The Value of Exercises
SCENARIO-DRIVEN exercises continue to prove their worth as a way to test plans internally and among organizations that will have to coordinate their actions in a crisis.
Jay Kurtz, who runs the consulting firm Kappa West, Inc., helps companies run tabletop exercises to identify threats and test plans.
Once the company gathers the participants, who should run the gamut from executives to lower level employees, Kurtz will assign roles. For example, someone may be told to play a competitor or disgruntled employee; they will be asked to think of how to disrupt operations.
The next step is to narrow the focus with a probability impact grid (PIG). “You build a group consensus of what’s the real probability that this particular threat would occur under what circumstances, what would drive it, and what would its potential impact be,” Kurtz says. The impact may range from, “‘oh it would be a little itch but we could easily handle it,’ ... to devastating.”
Role-playing is what distinguishes tabletop exercises from a run-of-the-mill discussion, says Hal Kempfer, founder and head of Knowledge & Intelligence Program Professionals (KIPP), a business consultancy.

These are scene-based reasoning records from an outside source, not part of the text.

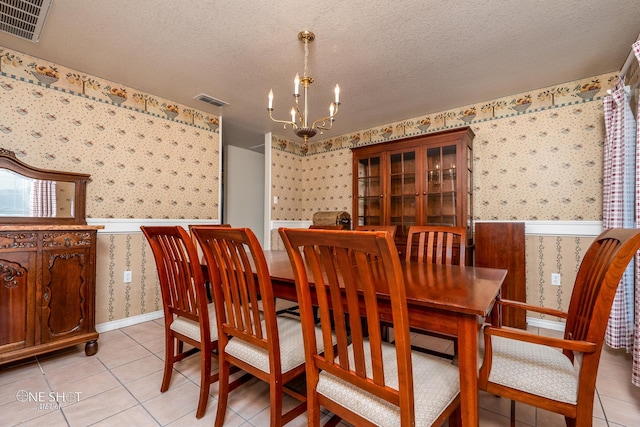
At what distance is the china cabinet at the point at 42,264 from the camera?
5.84 feet

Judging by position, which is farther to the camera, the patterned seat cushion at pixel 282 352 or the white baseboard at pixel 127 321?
the white baseboard at pixel 127 321

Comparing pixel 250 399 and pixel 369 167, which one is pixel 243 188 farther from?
pixel 250 399

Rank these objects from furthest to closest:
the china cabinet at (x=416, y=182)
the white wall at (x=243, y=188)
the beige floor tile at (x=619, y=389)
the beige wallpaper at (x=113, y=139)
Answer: the white wall at (x=243, y=188) → the china cabinet at (x=416, y=182) → the beige wallpaper at (x=113, y=139) → the beige floor tile at (x=619, y=389)

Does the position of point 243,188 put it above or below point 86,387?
above

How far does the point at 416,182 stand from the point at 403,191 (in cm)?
19

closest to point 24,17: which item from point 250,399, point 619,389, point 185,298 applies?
point 185,298

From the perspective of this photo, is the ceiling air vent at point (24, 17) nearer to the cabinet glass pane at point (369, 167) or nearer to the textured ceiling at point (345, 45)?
the textured ceiling at point (345, 45)

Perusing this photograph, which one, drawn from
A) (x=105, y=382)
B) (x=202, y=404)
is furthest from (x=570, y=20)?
(x=105, y=382)

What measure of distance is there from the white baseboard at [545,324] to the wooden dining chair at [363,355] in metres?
2.27

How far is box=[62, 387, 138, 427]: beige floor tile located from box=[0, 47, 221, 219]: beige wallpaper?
157 cm

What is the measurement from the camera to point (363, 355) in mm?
859

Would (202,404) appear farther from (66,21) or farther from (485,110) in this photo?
(485,110)

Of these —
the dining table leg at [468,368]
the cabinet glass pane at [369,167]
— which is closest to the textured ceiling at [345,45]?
the cabinet glass pane at [369,167]

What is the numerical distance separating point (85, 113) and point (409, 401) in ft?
10.4
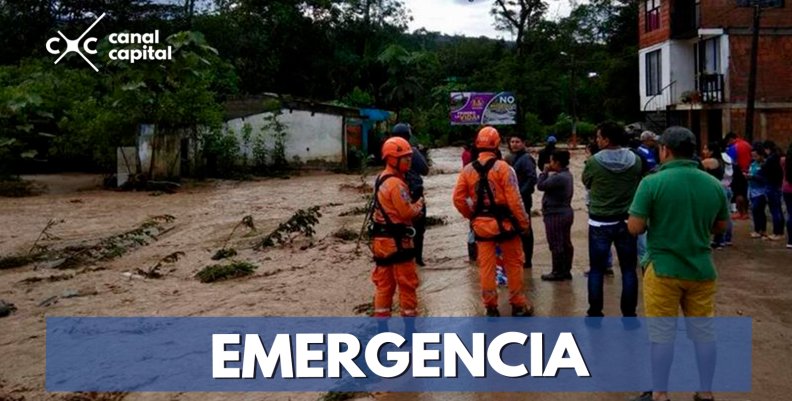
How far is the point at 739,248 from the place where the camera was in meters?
9.98

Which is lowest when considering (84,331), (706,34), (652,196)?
(84,331)

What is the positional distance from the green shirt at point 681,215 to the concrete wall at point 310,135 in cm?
2625

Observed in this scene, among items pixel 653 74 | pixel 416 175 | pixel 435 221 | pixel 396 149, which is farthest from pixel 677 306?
pixel 653 74

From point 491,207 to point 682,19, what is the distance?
23.8 meters

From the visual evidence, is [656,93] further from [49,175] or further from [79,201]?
[49,175]

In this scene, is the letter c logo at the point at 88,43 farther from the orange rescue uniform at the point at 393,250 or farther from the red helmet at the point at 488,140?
the orange rescue uniform at the point at 393,250

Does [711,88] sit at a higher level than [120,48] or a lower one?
lower

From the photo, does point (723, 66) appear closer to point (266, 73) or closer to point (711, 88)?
point (711, 88)

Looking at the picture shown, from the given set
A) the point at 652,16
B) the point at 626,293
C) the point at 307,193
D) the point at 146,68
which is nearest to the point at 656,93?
the point at 652,16

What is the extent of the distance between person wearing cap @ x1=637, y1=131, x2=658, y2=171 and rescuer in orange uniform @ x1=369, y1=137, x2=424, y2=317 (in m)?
2.72

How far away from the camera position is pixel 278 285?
9.52m

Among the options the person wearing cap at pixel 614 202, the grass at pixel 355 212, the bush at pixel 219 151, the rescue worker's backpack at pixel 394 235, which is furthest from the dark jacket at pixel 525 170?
the bush at pixel 219 151

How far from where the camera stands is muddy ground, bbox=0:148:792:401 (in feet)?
19.6

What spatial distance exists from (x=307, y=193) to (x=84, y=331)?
14.5 meters
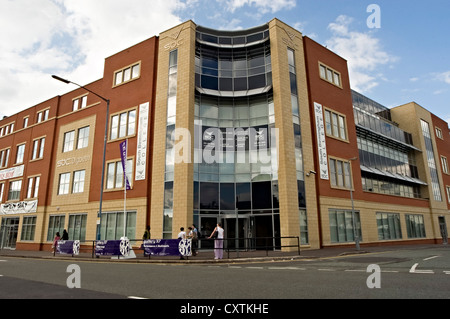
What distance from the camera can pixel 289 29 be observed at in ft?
84.9

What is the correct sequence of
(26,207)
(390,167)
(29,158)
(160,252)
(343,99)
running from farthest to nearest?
1. (390,167)
2. (29,158)
3. (26,207)
4. (343,99)
5. (160,252)

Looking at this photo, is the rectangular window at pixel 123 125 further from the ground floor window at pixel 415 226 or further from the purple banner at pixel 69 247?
the ground floor window at pixel 415 226

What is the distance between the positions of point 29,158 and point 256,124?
26.3 m

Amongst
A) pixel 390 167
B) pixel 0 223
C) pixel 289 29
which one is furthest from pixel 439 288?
pixel 0 223

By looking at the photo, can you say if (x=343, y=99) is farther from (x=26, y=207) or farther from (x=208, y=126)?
(x=26, y=207)

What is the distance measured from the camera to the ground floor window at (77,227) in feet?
87.3

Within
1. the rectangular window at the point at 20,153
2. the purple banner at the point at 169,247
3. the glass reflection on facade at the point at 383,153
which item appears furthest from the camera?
the rectangular window at the point at 20,153

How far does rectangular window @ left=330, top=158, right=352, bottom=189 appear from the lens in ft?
84.7

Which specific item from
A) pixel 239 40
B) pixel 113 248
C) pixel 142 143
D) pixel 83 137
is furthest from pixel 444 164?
pixel 83 137

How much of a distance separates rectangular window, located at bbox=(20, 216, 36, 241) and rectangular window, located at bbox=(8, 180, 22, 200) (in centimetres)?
370

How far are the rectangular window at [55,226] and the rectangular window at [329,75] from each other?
90.0 feet

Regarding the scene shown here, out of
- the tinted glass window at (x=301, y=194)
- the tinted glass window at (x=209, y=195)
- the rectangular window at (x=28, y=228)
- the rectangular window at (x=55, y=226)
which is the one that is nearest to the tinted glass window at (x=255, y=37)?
the tinted glass window at (x=301, y=194)

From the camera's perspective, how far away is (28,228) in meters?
31.0

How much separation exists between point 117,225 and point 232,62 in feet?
53.7
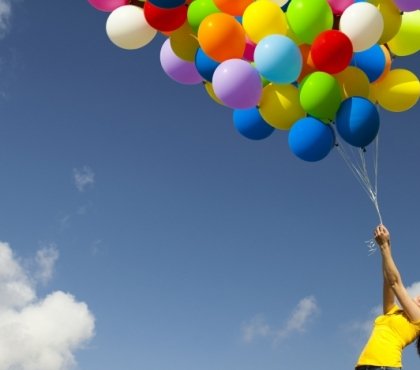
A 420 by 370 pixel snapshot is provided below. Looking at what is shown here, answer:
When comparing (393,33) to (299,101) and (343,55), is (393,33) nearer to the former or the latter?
(343,55)

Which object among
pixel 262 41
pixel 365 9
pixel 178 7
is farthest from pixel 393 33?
pixel 178 7

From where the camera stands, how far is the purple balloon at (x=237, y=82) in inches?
225

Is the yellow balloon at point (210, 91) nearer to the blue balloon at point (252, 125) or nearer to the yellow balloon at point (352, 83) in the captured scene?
the blue balloon at point (252, 125)

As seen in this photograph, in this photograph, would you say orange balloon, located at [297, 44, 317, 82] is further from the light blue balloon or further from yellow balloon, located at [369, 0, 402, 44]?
yellow balloon, located at [369, 0, 402, 44]

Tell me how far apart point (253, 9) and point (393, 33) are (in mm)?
1640

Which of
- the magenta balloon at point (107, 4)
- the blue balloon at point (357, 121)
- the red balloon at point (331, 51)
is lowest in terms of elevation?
the blue balloon at point (357, 121)

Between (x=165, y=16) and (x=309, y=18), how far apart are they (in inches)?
65.0

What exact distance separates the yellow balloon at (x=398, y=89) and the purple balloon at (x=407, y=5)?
819 millimetres

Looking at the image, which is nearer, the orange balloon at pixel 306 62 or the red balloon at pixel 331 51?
the red balloon at pixel 331 51

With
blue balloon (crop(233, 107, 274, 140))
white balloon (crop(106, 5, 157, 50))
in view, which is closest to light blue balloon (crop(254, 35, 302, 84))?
blue balloon (crop(233, 107, 274, 140))

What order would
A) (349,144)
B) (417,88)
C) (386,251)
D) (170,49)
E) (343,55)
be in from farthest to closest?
(170,49) → (417,88) → (349,144) → (343,55) → (386,251)

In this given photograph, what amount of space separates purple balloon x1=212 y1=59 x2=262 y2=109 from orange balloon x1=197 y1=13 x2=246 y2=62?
131 mm

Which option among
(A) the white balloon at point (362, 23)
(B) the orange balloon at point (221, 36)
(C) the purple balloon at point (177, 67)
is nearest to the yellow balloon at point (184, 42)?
(C) the purple balloon at point (177, 67)

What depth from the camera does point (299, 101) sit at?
6.00 meters
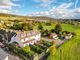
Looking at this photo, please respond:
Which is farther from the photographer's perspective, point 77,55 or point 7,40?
point 7,40

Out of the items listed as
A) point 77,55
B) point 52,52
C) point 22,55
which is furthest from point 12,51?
point 77,55

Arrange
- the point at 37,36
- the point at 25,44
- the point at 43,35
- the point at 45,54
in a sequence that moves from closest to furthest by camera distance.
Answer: the point at 45,54, the point at 25,44, the point at 37,36, the point at 43,35

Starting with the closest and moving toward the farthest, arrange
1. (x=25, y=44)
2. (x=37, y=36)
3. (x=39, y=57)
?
1. (x=39, y=57)
2. (x=25, y=44)
3. (x=37, y=36)

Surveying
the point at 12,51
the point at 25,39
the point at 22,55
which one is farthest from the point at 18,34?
the point at 22,55

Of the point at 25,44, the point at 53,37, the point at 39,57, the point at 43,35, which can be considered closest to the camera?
the point at 39,57

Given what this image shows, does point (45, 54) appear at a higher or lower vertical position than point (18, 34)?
lower

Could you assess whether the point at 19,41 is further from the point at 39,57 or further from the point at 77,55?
the point at 77,55

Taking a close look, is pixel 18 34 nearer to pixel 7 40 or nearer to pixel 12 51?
pixel 7 40

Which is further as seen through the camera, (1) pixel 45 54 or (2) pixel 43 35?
(2) pixel 43 35

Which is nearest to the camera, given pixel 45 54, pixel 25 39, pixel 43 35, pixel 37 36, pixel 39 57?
pixel 39 57
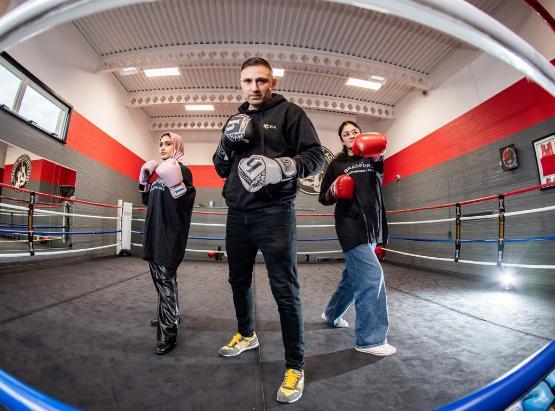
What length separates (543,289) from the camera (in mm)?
2727

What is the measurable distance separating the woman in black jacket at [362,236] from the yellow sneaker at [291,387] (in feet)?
1.67

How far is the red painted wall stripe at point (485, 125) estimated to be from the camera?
3406mm

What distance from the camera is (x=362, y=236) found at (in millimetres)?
1434

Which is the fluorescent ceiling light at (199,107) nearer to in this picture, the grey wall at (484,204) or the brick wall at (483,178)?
the brick wall at (483,178)

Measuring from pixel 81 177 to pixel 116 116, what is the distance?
180cm

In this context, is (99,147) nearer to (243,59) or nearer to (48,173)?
(48,173)

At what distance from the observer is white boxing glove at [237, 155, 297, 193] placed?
0.93 m

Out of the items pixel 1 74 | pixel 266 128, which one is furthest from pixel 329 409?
pixel 1 74

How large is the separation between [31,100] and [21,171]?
1028 millimetres

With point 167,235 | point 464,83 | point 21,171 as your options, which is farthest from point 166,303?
point 464,83

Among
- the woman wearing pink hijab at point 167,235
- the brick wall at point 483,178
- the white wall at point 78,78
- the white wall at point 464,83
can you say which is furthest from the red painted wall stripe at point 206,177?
the woman wearing pink hijab at point 167,235

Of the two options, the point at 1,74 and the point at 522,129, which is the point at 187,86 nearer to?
the point at 1,74

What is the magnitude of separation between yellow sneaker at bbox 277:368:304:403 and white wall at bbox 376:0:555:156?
4622mm

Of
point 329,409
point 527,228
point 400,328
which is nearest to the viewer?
point 329,409
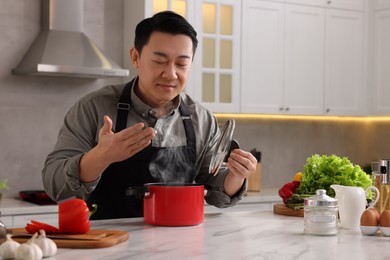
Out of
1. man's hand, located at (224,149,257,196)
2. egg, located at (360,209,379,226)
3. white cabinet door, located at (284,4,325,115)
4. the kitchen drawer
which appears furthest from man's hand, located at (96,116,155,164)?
white cabinet door, located at (284,4,325,115)

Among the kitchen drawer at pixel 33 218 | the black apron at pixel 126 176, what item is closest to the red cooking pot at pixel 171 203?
the black apron at pixel 126 176

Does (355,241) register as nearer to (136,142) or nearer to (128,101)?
(136,142)

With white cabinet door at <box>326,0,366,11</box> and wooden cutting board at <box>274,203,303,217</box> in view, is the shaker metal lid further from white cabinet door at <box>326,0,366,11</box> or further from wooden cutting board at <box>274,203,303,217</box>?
white cabinet door at <box>326,0,366,11</box>

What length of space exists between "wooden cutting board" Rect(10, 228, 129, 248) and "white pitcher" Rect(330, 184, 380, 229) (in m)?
0.80

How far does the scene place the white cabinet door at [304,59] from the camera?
17.5 ft

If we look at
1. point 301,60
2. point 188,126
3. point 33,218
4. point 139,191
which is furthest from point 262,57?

By developing a rational exercise, “you allow them to test the plan in a way that’s realistic, not just talk about it in terms of notional ideas,” Kempfer says.
Kempfer’s exercises range in time from a few hours to several days. Sometimes they involve multiple companies. For example, he worked with the Center for Asymmetric Warfare on a tabletop exercise for members of the Los Angeles Infragard Alliance—made up of representatives from business, local law enforcement, and the FBI.
The goal of the scenario-driven exercise was to discover what agencies would do and what type of intelligence they would need if they received warning of a terrorist attack, says Tom Netzer, senior exercise manager at the Center for Asymmetric Warfare.
Having all these different companies and agencies work on the tabletop exercise together was especially helpful, says Netzer, because the groups thought not only about their own reaction to receiving the intelligence but also about how they would interact with other agencies.
“Each individual agency has got a plan for what they’re going to do, but they don’t always know how their plan relates to anybody else’s plan and whether or not things are going to flow together,” says Netzer. “Having these type of exercises where you get people together to talk to each other is always a good thing.”
Netzer advises companies to keep the exercises focused.
“You want to make sure you have your objectives in mind and you don’t do anything that doesn’t ... advance that objective,” he says. “It’s easy to get your exercise so spread out that you don’t really accomplish anything.”